Menurut Khudori, HPP yang berlaku saat ini membuat Bulog kesulitan untuk menyerap hasil panen para petani. Adanya fleksibilitas harga pembelian yang akan ditetapkan oleh Badan Pangan Nasional (Bapanas) dinilai tidak sepenuhnya menyelesaikan masalah tersebut.
Bahkan, ada potensi masalah baru yang ditimbulkan oleh fleksibilitas harga pembelian itu apabila pengawasan tidak dilakukan secara ketat.
"Fleksibilitas ini membuka peluang penyimpangan harga di rentang yang nantinya ditetapkan. Siapa yang memastikan kalau harga pembelian yang tertulis di kertas sama dengan harga pembelian aslinya? Selisihnya lari kemana-mana," tuturnya.
Terpisah, Kepala Bapanas Arief Prasetyo Adi menyatakan instansinya akan segera menerbitkan regulasi harga acuan pembelian gabah dan beras terbaru, guna memberikan ruang yang lebih leluasa bagi Bulog dalam menyerap produksi dalam negeri.
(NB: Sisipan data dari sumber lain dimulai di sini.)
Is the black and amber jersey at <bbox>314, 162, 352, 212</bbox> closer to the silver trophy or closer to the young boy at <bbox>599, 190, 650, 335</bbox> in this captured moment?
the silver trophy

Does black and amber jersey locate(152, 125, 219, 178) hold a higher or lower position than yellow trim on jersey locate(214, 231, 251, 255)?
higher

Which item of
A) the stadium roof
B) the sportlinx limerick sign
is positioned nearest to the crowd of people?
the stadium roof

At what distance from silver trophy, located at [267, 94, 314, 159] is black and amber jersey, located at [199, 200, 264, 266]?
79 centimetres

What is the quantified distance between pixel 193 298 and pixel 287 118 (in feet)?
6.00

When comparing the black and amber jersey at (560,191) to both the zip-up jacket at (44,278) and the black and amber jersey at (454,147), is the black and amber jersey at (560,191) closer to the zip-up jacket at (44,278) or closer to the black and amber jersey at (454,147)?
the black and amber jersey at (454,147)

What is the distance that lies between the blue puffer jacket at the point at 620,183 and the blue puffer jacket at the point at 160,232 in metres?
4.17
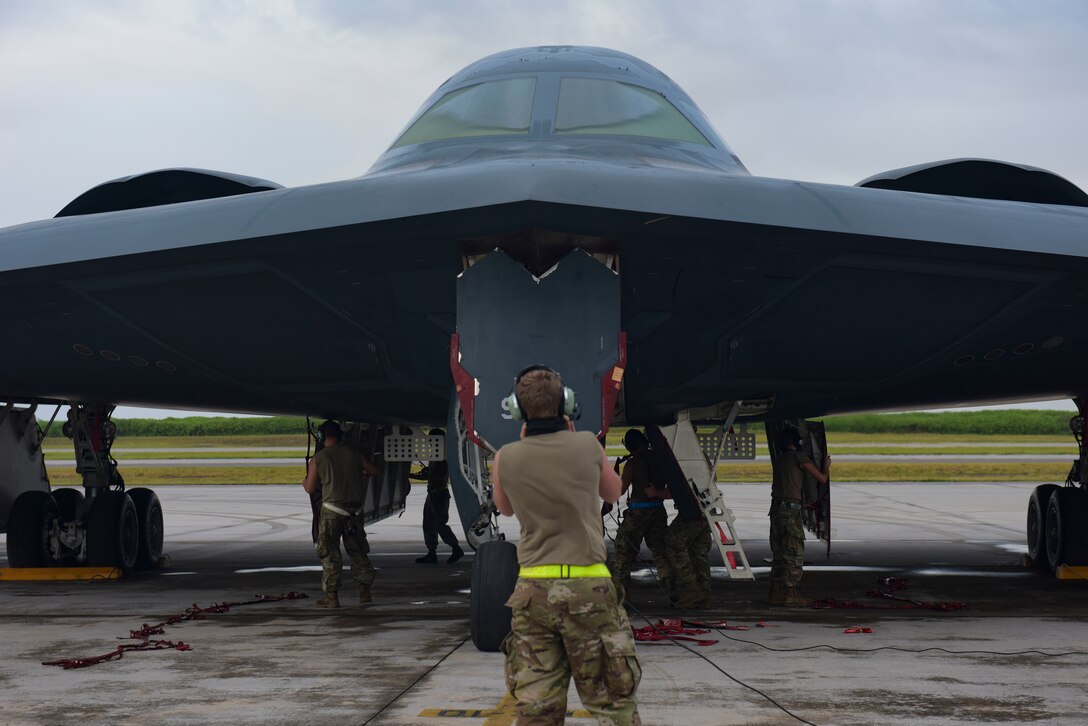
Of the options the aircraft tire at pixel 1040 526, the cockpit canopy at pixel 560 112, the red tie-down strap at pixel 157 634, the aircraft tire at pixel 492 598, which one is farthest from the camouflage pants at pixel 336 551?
the aircraft tire at pixel 1040 526

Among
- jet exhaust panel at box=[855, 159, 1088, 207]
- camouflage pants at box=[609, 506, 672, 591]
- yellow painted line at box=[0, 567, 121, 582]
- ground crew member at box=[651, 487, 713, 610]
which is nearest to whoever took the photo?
jet exhaust panel at box=[855, 159, 1088, 207]

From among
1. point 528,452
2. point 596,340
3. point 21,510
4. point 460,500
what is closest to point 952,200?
point 596,340

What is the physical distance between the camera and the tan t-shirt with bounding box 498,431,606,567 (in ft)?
13.4

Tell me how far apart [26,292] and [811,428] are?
9320mm

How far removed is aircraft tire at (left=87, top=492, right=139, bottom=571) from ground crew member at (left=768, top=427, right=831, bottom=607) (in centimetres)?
784

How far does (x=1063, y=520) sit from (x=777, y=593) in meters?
4.78

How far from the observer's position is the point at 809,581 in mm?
12297

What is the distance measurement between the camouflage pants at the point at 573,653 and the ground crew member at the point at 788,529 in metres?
6.06

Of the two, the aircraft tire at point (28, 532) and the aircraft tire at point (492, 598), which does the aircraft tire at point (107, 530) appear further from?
the aircraft tire at point (492, 598)

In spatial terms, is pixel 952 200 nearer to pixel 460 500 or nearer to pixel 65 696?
pixel 460 500

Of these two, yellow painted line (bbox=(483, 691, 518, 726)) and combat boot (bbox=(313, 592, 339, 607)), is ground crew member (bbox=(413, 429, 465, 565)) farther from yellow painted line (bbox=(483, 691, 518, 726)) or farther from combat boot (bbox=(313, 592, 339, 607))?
yellow painted line (bbox=(483, 691, 518, 726))

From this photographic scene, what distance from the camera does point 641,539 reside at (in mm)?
10914

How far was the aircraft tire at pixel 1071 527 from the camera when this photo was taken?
41.4 ft

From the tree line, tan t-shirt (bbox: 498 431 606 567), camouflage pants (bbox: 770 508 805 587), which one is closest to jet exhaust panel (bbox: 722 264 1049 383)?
camouflage pants (bbox: 770 508 805 587)
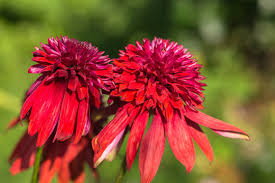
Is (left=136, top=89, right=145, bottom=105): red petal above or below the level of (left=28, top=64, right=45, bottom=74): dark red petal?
below

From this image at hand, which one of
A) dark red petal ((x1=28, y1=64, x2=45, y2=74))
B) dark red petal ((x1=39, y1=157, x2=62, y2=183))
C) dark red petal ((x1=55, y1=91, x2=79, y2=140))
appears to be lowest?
dark red petal ((x1=39, y1=157, x2=62, y2=183))

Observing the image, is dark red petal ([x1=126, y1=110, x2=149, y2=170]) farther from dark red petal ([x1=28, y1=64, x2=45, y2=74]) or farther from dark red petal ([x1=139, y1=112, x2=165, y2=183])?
dark red petal ([x1=28, y1=64, x2=45, y2=74])

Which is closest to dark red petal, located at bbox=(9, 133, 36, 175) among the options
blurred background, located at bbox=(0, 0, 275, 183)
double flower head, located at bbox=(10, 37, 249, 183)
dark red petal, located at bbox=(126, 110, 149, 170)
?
double flower head, located at bbox=(10, 37, 249, 183)

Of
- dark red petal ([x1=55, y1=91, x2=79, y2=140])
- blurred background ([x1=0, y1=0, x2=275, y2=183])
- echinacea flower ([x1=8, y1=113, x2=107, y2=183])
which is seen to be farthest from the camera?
blurred background ([x1=0, y1=0, x2=275, y2=183])

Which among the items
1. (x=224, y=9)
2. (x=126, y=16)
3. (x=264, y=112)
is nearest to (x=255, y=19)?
(x=224, y=9)

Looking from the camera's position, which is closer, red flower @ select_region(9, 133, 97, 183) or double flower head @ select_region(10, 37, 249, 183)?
double flower head @ select_region(10, 37, 249, 183)

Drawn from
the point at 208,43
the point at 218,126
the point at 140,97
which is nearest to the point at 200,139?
the point at 218,126

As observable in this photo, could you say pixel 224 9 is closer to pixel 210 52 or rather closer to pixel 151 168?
pixel 210 52
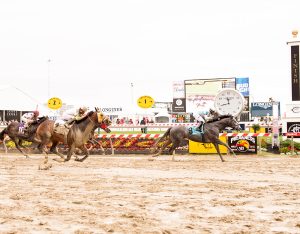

"Semoga hasilnya dapat segera direalisasikan. Bulog kami berikan fleksibilitas harga dan bisa serap beras komersial dari petani," katanya kepada Bloomberg Technoz, Jumat (10/3/2023).
Arief belum bisa mendetailkan lebih lanjut mengenai besaran harga acuan pembelian gabah dan beras terbaru. Namun, dia memastikan harga acuan tersebut dirumuskan berdasarkan usulan dari perwakilan asosiasi atau organisasi petani serta kementerian atau lembaga terkait.
Dengan demikian, gabah atau beras dari petani diserap dengan harga yang sesuai atau tidak terlampau rendah atau merugikan petani. Terlebih, selama ini petani mengeluhkan HPP yang dinilai tidak lagi relevan lantaran komponen biaya produksi yang terus membengkak.